I do think many rank Kramer subjectively on average level of play as the highest ever. Subjective opinions are tough because someone can rate David Nalbanian as the best ever when healthy and frankly while he's pretty tough when he "on" his game he can't come close to the best on average level of play.
However there are also results indicating the incredibly high level of play in Kramer's often lopsided victories on tour over Riggs by 69 to 20 and Pancho Segura also by a huge score which some write as 64 to 28. Gonzalez was dismissed by 96 to 27 and Sedgman came close at 54 to 41. However Kramer was suffering from a bad case of arthritis when he played Sedgman and was already over the hill. To defeat a super player like Frank Sedgman when you are suffering from arthritis at age 32 is a great result. He was perhaps the first athlete to receive cortisone injections. These are very impressive victories over some of the greatest of all time. I believe that these tours are perhaps more important than majors at that time. In some ways tennis operated like Professional Boxing in that the World Champion had to be beaten in a series of matches. The winner is World Champion.
Let's put it this way, if you had a young Jack Kramer in 1950 with a wood racquet playing anyone in history on grass or hard court, Kramer would have an excellent chance to win. If you had anyone in history playing Kramer on an indoor court at Kramer's peak, Kramer may be favored over anyone. And yes Kramer was a pretty good clay court player.
So here's the problem with Kramer. We currently rank players by amount of majors. You cannot just rank by majors won. That's a bit too simplistic and superficial. Kramer did not win a huge amount of majors but he was dominant in tours at his best and he did win some majors, classic and pro. He retired early because of arthritis. So do we rank on achievements only or top average level of player? Kramer would do extremely well with the former considering he was number one for years. Some argue he was the best from 1946 to 1954. I disagree there on the years but he was clearly number one for a while. On average level of play he has an excellent argument when looking at the players he defeated and from the many opinions of people who played with.

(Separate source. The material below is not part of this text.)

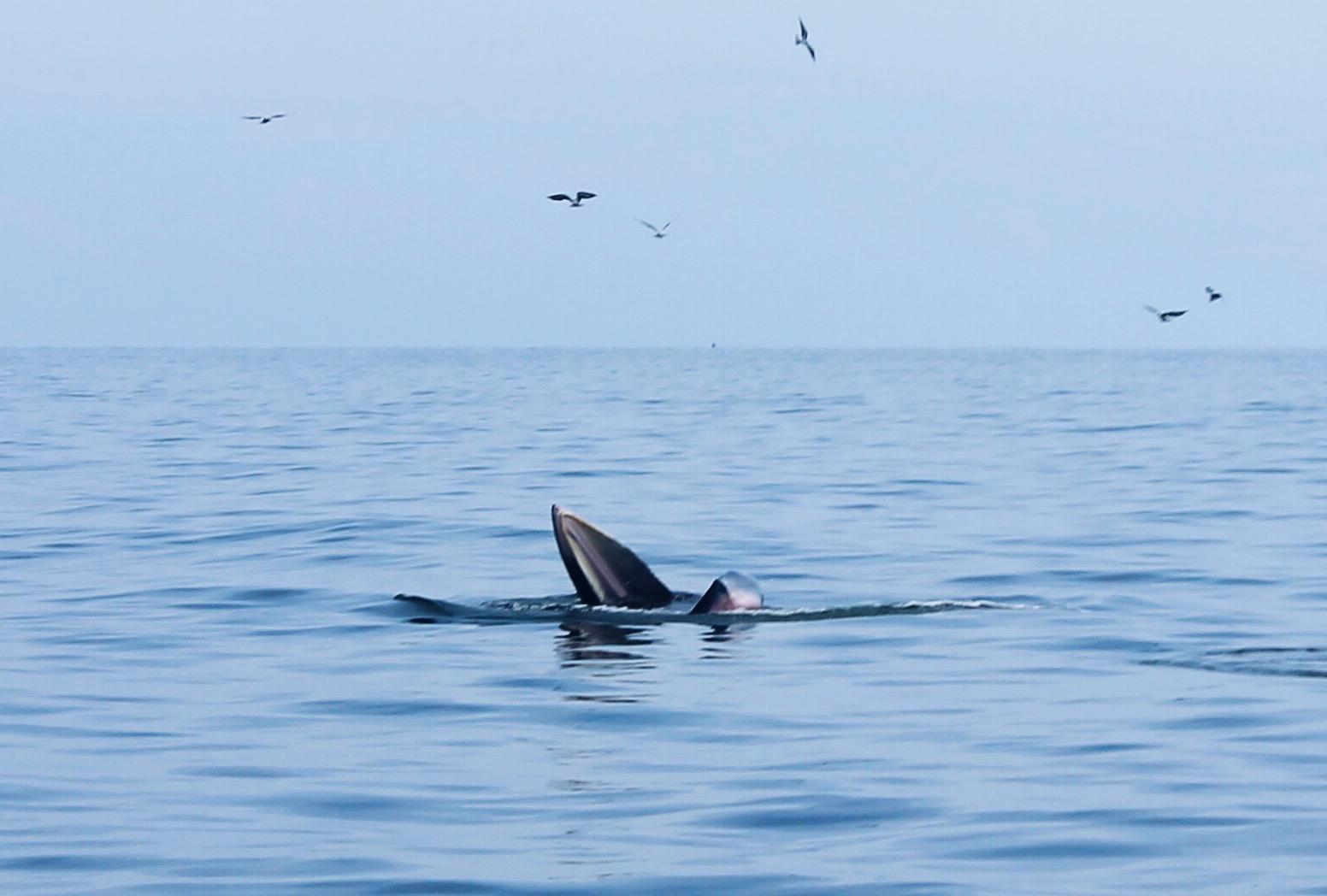 เที่ยวเพชรบุรีปลายปี กินหอย ดูปลาวาฬ ชมพระอาทิตย์ขึ้น สุดฟิน!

Do I think he's the GOAT? No. Do I think he has valid arguments to be at least be argued as the GOAT? Yes. I would not say that about many players like Djokovic, Nadal or Agassi just to name a few. Although I can see the former two in the mix if they continue their superb play for a few years.
pc1, Even though I think that Gonzalez was a bit stronger than Kramer, the latter was yet very strong and still competitive as late as 1957 when he beat Hoad at Wembley in straight sets and Gonzalez also at Wembley (when Pancho was a bit out of shape). Kramer also finished the European 4 man tour ahead of Segura!